• [Your instructions] The result should be the lines from the one holding "Самые популярные авто" to the final line of the records below, repeated exactly and with no pictures.

• [Records for the task]

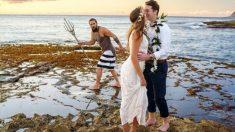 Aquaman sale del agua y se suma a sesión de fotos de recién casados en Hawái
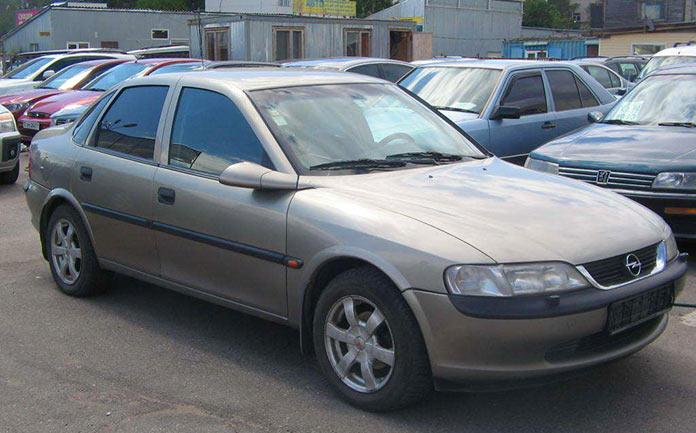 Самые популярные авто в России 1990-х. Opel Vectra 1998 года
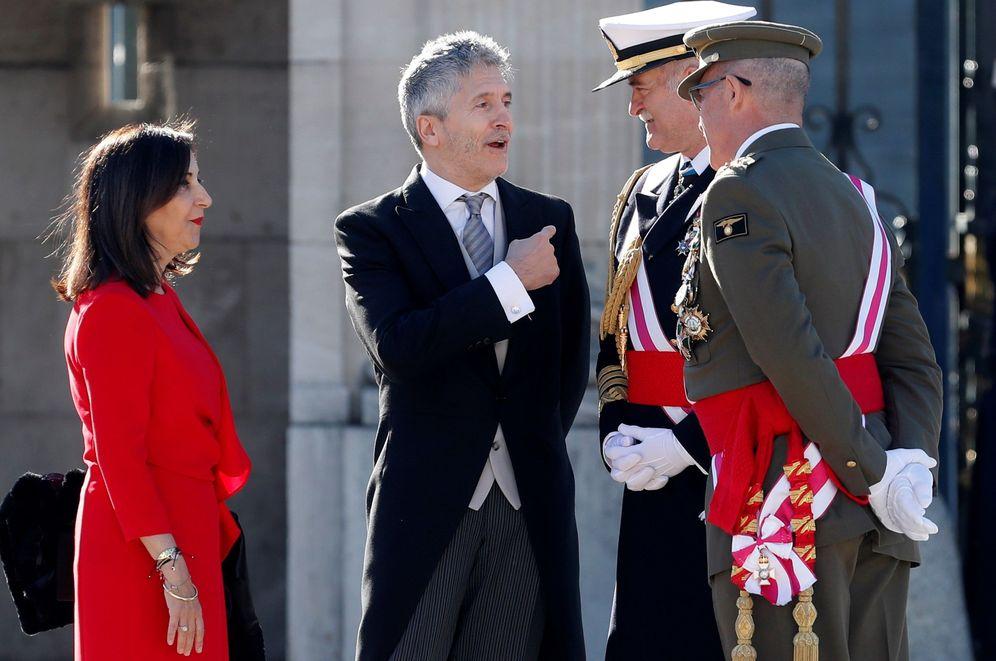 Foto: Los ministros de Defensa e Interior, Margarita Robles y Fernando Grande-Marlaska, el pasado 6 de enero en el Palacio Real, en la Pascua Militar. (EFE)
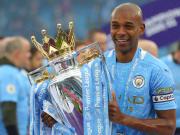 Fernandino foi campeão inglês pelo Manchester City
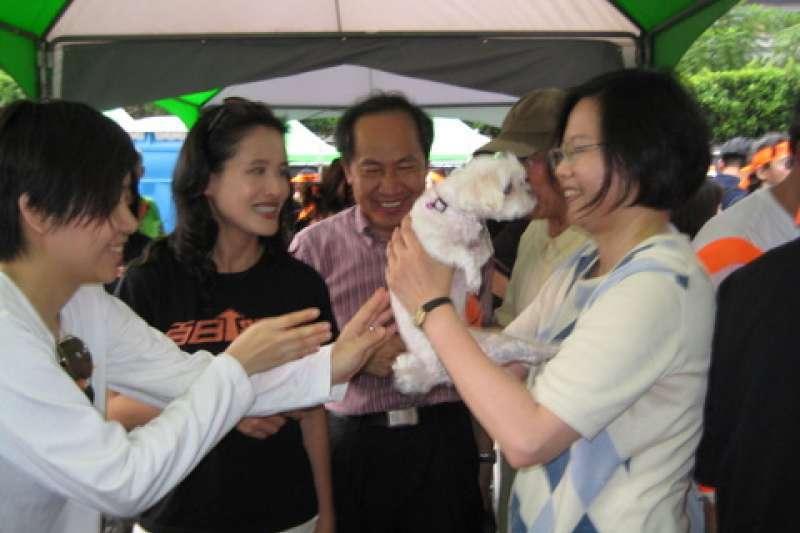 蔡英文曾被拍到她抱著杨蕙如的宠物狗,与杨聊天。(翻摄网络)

• [Answer space]
 Самые популярные авто в России 1990-х. Opel Vectra 1998 года
 Foto: Los ministros de Defensa e Interior, Margarita Robles y Fernando Grande-Marlaska, el pasado 6 de enero en el Palacio Real, en la Pascua Militar. (EFE)
 Fernandino foi campeão inglês pelo Manchester City
 蔡英文曾被拍到她抱著杨蕙如的宠物狗,与杨聊天。(翻摄网络)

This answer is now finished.